She would read tales of the trysts of young lovers in old attics and church bell towers, reveling in the joys of her own secret meetings. He would dream of making it big- he would someday, just you watch. He would tell her of his plans and wild dreams of leaving the little farming town they called home, while she would teach him how to make paper flowers out of crumpled grocery sacks. He would dream of going to college and becoming a business mogul. She would savor his fantasies of their marriage and how he would give her a life of extravagance she could only dream of. She would take the memories of that night after graduation- the ones made of sweet words and promises whispered in the field, of being surrounded by half-made paper flowers left abandoned in favor of entangled bodies, of the feeling of his lips kissing her freckles- and store them in a little locked box in her heart. He would tie a blade of grass around her finger and then take a train into the city, the promise of their future bound in chlorophyll.
She would wait, attending a community college and taking his phone calls on an old landline. He would send her letters, detailing his class and experiences in a university ink pen. He would starve himself on one meal a day to save, use every scholarship he could get, work every ounce of energy from his bones and then some- all for her. He took summer classes and internships; she took night shifts at truck stops and diners. They worked, studied, and clung to a hope of the future they had always dreamed of. She waited and made paper flowers. He waited and built for himself a name.

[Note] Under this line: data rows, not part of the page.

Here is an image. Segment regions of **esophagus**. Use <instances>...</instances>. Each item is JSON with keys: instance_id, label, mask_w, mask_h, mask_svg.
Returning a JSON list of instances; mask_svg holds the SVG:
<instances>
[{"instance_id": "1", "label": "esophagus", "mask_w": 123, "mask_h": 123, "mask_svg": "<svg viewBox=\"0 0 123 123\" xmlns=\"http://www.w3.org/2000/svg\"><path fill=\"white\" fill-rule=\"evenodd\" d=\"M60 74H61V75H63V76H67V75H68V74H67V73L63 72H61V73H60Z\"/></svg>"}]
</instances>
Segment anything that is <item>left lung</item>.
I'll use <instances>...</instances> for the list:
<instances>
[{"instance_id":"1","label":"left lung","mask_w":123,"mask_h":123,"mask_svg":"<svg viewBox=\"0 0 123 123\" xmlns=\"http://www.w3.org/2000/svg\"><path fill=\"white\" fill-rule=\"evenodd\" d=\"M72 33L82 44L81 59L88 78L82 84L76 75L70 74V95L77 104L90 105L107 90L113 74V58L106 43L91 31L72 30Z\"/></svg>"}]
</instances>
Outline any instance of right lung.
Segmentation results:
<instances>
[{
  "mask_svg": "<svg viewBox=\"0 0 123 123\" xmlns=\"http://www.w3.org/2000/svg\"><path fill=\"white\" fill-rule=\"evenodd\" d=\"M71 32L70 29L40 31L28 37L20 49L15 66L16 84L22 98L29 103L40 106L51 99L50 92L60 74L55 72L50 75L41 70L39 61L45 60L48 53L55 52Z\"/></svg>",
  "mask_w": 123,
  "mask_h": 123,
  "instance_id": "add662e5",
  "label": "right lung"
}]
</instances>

He returned on a train with a large bunch of brown paper flowers and train tickets with their names on them. He would sweep her off her feet and carry her away while promising her that, one day, they would live the life of grandeur that they had fantasized as young lovers. Life brought forth the frozen reality of long hours, high rent, and even higher bills. Every night, he would hold her and promise her that their day would come soon. Every night, she believed him. On the last Friday of every month, he would come home with a small bouquet of paper flowers and a small paper sack from the tiny bakery just up the road. They would go to a little spot outside of the city and sit on a hill on the edge of the forest. They ate and rolled around in the grass, giggling and loving like teenagers. They would sit together under the stars, and he would whisper more promises of the future- promises of bouquets of real flowers and a nicer apartment or a brickstone house in a quieter part of the city. She would cherish these memories as they saved and scrounged every penny they could for a crib and clothes, shoes, and toys. He would work late hours while she graded first-grade math sheets.
He would come home five months into the waiting with a bouquet of midnight petunias and white roses and takeout containers from a restaurant they could only dream of affording. He would hug her and kiss her and share the news of a promotion- a large one he had been dreaming of and working for during the year they had been married. They would go to their spot and celebrate with good food and the making of paper flowers- things were changing, their dreams were coming true.
There would be a rustling off in the trees that would grab their attention. The acrid stench of blood and something rotting would assault their senses and drive fear into her heart. He would reassure her and courageously vow to investigate and defeat whatever woodland beast dared interrupt them (or scare it off at the very least). She would stand at the edge of the trees and watch him go off through the foliage. She would wait until his pained screams echoed through the night and scream his name into oblivion. She would run through the growth, crying his name into the dark, following the sound and smell of pain. She would see blood, the dying shreds of her husband, hear the growling of something ferocious, see the glint of moonlight of fangs, hear the shouts of men, the trampling of boots, the sound of her screaming and crying and pain from the distance as sight and smell and sound blurred together into a haze until-
She would wake up the next morning in her apartment and panic at the blood and pain of an impending miscarriage. All of the pictures of them were gone, replaced with replicas of only her. His memory was gone from her. Over the days to come, family, friends, coworkers, and employers lost recollections of him, pictures went missing or altered, files were destroyed, and any trace of him was erased. She would be left with two empty feelings in her heart- one of a child who never got to be, and one of memories she didn’t remember having in the first place. She would grieve her lost child and go on with her life. She would meet someone new and fall in love again, though there always remained a pain unplaceable.
And left on that hill lay bunches of paper flowers, stained in blood and broken dreams.